● PASSAGE PROVIDED:
The short answer is - the filler products I use are epoxy/woodflour, epoxy and epoxy/phenolic microballoon mix.

The detailed answer is:

The outside of your boat is made up of several layers, each with its own function. For a typical CLC boat, starting from the inside there's
    1. the wood which makes up the actual structure,
    2. a layer of epoxy to seal the wood against water and provide abrasion resistance
    3. an optional layer of epoxy-saturated fiberglass that provides strength and/or abrasion resistance,
    4. some kind of fairing material to smooth the surface
    5. the finish surface, either paint or varnish.

If layer 3 is applied, layer 2 may be skipped as an explicit layer and be provided as a side-effect of layer 3.

Each layer provides an important function, therefore each damaged layer needs to be repaired. So the first important thing to determine is how deep does the scratch go. The other important factor is how wide is the scratch. If it's very narrow, you can get away with a temporary (good for the season) fix of just packing it with a filler, sanding it smooth and finishing it, even if it's deep. The final factor is how much you care about the cosmetics. Are you trying to get it to look brand new again, are you going for a yacht finish or are you happy with the look of a well-used and beloved old boat?

If it's a deep gouge in the wood, the wood needs to be filled with something like woodflour and epoxy putty and sanded smooth. In that case, especially if the gouge is wide, I'd also put a fiberglass patch over it, even if optional layer 3 wasn't originally there. That's because wood gets its strength from the lignin fibers that run its length and a blob of putty doesn't have that. If it's a shallow scratch in the wood, painting the affected area with epoxy will be OK as long as the area is not under severe tension from being bent.

A small fiberglass scratch in a low-stress area can also be fixed by painting it with epoxy. As more glass fibers are damaged, eventually you'll need to remove the damaged glass and apply a patch.

For varnished CLC boats the fairing layer is epoxy, so fixing that layer is simply wet-sanding off the existing varnish from around and over the damaged area and then applying new epoxy and varnish. Same for scratched varnish, just without applying epoxy.

● DATASET SECTION:
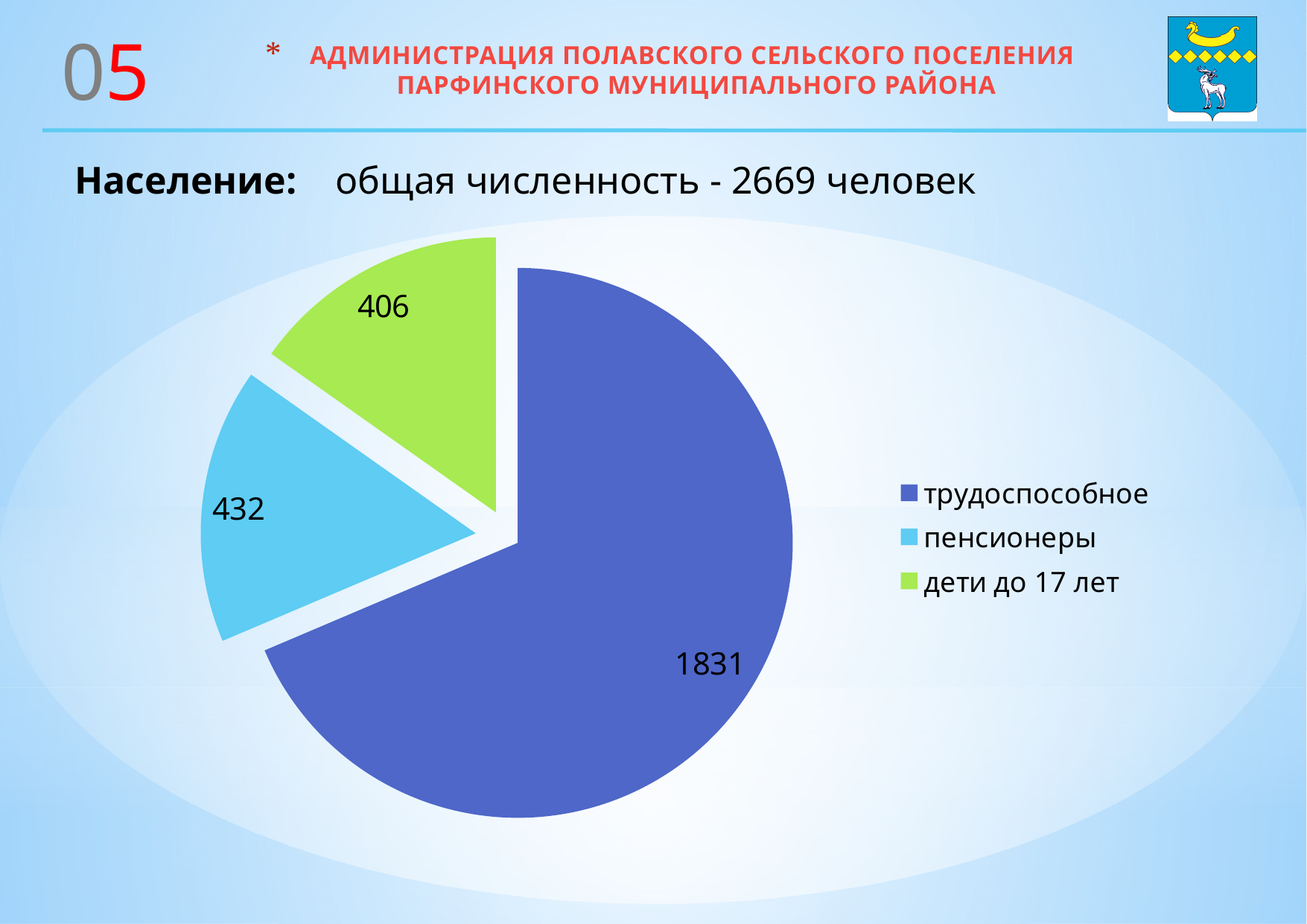
What is the value for пенсионеры? 432 What kind of chart is shown on the slide? pie chart What colour is the slice for дети до 17 лет? green Which category has the largest slice of the pie? трудоспособное What is the difference between the values for пенсионеры and дети до 17 лет? 26 What is the difference between the values for трудоспособное and пенсионеры? 1399 Which is larger, the value for пенсионеры or the value for дети до 17 лет? пенсионеры Which category has the smallest value? дети до 17 лет How many categories does the pie chart have? 3 What share of the total population does трудоспособное represent? 68.6% What is the value for дети до 17 лет? 406 What is the value for трудоспособное? 1831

● THINGS TO DO:
[A] From the scratch-repair text, reproduce word for word the span that begins at the words "A small fiberglass" and stops after "apply a patch.".
[B] Recast the paragraph of the scratch-repair text that opens "If it's a deep gouge in the wood" as a short bulleted list that keeps its main facts.

● YOUR WRITTEN ANSWERS:
[A]
A small fiberglass scratch in a low-stress area can also be fixed by painting it with epoxy. As more glass fibers are damaged, eventually you'll need to remove the damaged glass and apply a patch.

[B]
- Deep gouge in the wood: fill it with something like woodflour and epoxy putty, then sand it smooth.
- Especially if the gouge is wide, also put a fiberglass patch over it, even if the boat had no fiberglass layer originally. Wood gets its strength from lignin fibers running along its length, and a blob of putty lacks them.
- Shallow scratch in the wood: painting the affected area with epoxy is OK, as long as the area is not under severe tension from being bent.